# How is tyfon pronounced?



## teaboy

_Tyfon_ is a green leafy vegetable, a cross between a cabbage and a turnip.  I just want to know the correct pronunciation.


----------



## Myllira

Hello!

I've never heard of the word. Are you sure it is spelled correctly?
I looked it up in my dictionary and it wasn't even in there...


----------



## Peterdg

Never heard of it either. Is it a Dutch word?


----------



## teaboy

Peterdg said:


> Never heard of it either. Is it a Dutch word?



I assume it is.  It is also known as Holland greens.  If it were a Dutch word, how would it be pronounced?  Does Dutch have a Y?


----------



## Peterdg

teaboy said:


> I assume it is.
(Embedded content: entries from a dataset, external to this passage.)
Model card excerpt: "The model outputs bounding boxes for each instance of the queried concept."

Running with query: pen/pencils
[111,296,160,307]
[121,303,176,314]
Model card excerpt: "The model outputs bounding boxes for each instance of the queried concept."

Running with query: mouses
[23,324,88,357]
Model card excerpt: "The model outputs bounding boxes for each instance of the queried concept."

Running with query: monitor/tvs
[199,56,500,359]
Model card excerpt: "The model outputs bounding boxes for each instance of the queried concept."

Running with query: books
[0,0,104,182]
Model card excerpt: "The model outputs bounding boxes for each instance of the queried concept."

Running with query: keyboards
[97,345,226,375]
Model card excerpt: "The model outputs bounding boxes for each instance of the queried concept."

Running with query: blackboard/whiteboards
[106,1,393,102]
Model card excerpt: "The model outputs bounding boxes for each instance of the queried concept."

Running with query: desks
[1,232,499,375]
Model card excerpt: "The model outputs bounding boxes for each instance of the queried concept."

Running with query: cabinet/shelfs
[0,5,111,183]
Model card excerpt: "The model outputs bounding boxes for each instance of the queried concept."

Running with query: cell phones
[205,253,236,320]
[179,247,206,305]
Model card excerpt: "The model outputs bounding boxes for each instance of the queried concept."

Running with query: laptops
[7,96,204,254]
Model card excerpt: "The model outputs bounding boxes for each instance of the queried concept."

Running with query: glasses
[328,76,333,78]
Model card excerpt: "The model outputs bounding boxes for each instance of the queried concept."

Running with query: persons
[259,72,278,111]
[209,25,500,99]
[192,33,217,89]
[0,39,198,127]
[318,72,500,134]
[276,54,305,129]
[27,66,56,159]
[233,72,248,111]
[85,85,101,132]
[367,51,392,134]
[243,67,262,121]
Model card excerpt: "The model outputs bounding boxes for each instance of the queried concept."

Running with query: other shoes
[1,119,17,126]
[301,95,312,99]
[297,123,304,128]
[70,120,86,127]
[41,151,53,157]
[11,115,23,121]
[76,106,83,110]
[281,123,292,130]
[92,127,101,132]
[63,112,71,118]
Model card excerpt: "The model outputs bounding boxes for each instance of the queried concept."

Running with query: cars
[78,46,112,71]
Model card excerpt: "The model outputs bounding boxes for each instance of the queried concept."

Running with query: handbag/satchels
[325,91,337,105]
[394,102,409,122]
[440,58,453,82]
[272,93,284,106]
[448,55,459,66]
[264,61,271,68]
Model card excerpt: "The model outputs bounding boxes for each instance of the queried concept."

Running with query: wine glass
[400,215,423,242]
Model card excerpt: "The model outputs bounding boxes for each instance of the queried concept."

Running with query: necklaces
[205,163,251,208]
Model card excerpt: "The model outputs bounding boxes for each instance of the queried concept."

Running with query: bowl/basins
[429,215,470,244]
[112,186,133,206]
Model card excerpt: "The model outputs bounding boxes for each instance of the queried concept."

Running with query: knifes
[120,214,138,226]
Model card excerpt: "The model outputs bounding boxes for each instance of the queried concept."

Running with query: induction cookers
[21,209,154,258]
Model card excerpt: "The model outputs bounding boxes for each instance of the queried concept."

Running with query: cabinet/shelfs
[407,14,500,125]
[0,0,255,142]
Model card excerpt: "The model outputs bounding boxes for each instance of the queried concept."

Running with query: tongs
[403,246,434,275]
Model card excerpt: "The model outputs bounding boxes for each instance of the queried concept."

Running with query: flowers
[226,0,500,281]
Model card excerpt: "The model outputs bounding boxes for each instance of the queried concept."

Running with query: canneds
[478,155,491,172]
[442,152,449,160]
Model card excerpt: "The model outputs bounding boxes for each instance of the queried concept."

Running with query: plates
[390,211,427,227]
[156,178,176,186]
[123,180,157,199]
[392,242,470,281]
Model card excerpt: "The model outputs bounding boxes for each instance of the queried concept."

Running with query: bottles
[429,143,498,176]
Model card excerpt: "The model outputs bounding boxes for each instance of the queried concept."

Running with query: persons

It is also known as Holland greens. If it were a Dutch word, how would it be pronounced? Does Dutch have a Y?


Yes, Dutch has a "y" and it is usually pronounced as the Dutch "i" (which corresponds to the English "e") except in combinations with another vowel, in which it depends how it is pronounced.


----------



## teaboy

Peterdg said:


> Yes, Dutch has a "y" and it is usually pronounced as the dutch "i" (which corresponds to the English "e") except in combinations with another vowel, in which it depends how it is pronounced.



So you're saying it would be pronounced "tea-phone"?


----------



## Peterdg

teaboy said:


> So you're saying it would be pronounced "tea-phone"?


Yes, more or less. The ending would be "phon" (short "o", like the "o" in "won" (= past tense of "to win")) though, not "phone"


----------



## teaboy

Got it!  Dank u vel! 

(I don't know if that is the right spelling, but is about the only Dutch I remember from a few days there in 1977...)


----------



## Frank06

Hi,

Just out of curiosity: where did you come across this word?
I have been looking around (also here) and I couldn't find any reference.

Groetjes,

Frank


----------



## Suehil

Tyfon appears to be the English name for it.


----------



## sanne78

Nederlandse naam: "*raapzaad*".
http://www.neerlandstuin.nl/plantenc/raapzaad.html

Ik had er nog nooit van gehoord....


----------



## teaboy

Ah.  I wonder where they came up with the name tyfon...  Raapzaad makes more sense.


----------